1. Wrong source commit picked (the cause of all the JS-rebuild "DIFFERENCES DETECTED" output): verify-action-build's source-detached fallback was using a published_at + 1 minute cutoff that excluded benchmark-action's master release v1.22.1 commit by 1 second. Resolver fell back to v1.22.0's release commit, rebuild produced v1.22.0's dist, the diff was actually v1.22.0-vs-v1.22.1 — naturally everything looked different.
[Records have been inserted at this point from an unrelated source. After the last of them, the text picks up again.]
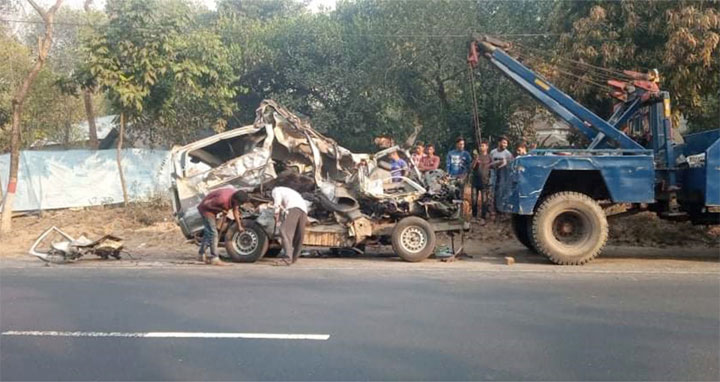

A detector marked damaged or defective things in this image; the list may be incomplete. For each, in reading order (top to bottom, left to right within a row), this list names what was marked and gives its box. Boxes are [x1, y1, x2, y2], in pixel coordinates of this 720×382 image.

crushed vehicle body [171, 99, 470, 262]
wrecked white van [170, 100, 472, 262]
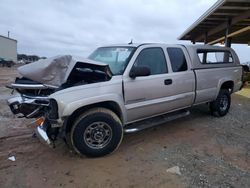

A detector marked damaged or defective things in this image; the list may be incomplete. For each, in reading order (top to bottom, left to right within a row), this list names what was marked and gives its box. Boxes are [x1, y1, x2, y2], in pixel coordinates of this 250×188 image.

damaged front end [6, 54, 112, 145]
crumpled hood [17, 55, 111, 87]
crashed pickup truck [7, 44, 242, 157]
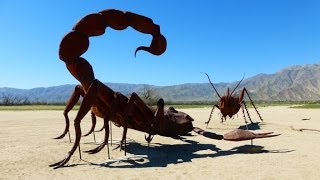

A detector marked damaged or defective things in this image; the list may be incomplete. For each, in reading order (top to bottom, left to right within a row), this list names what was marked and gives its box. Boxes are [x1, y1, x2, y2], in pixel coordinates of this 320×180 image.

rusted metal scorpion sculpture [49, 8, 278, 169]
rusted metal scorpion sculpture [202, 72, 262, 129]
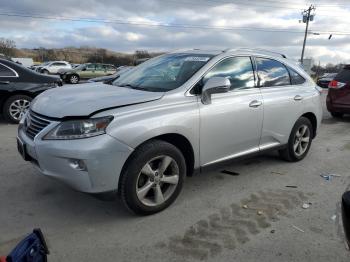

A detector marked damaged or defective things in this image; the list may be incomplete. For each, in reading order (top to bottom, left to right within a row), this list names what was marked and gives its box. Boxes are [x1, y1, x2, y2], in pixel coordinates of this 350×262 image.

damaged hood [30, 82, 164, 118]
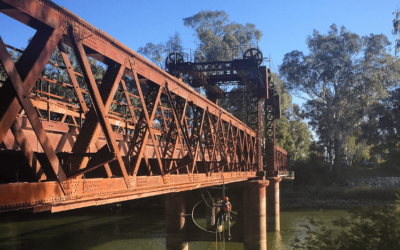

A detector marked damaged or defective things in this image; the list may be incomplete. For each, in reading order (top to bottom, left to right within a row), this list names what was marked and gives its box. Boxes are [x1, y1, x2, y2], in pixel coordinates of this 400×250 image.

rusty steel truss bridge [0, 0, 288, 213]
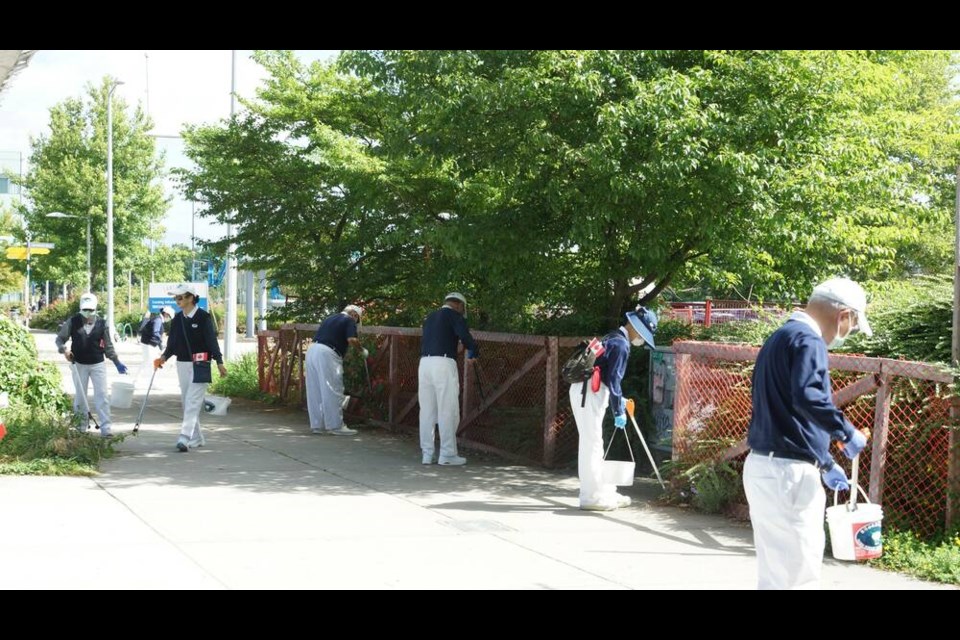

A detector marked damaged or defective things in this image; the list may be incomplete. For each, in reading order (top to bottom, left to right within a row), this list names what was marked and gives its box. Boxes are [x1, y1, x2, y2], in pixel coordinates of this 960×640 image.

Fix in flight at #821. With it, all 16 src/*.js files are byte-identical between published and rebuilt; verify exits 0.

2. IDE config files in vendored node_modules (the tunnel/.idea/* warnings): turned out to be a side-effect of #1 — once the right source commit is used, those don't appear anymore (v1.22.1's package-lock.json pins a different tunnel tarball that doesn't carry the IDE files). I've still opened #822 as a defensive filter so this class of drift is ignored if it recurs on a different action.

Once #821 merges and CI re-runs here, this PR should pass cleanly. No action needed on your end.

(Side note: my earlier upstream issue benchmark-action/github-action-benchmark#351 was already addressed by their 496ae8b0184c "fix(build): scope tsconfig.build.json to src/ for reproducibility (#352)". Their scripts/ci_validate_modification.js finding from before is gone in v1.22.1.)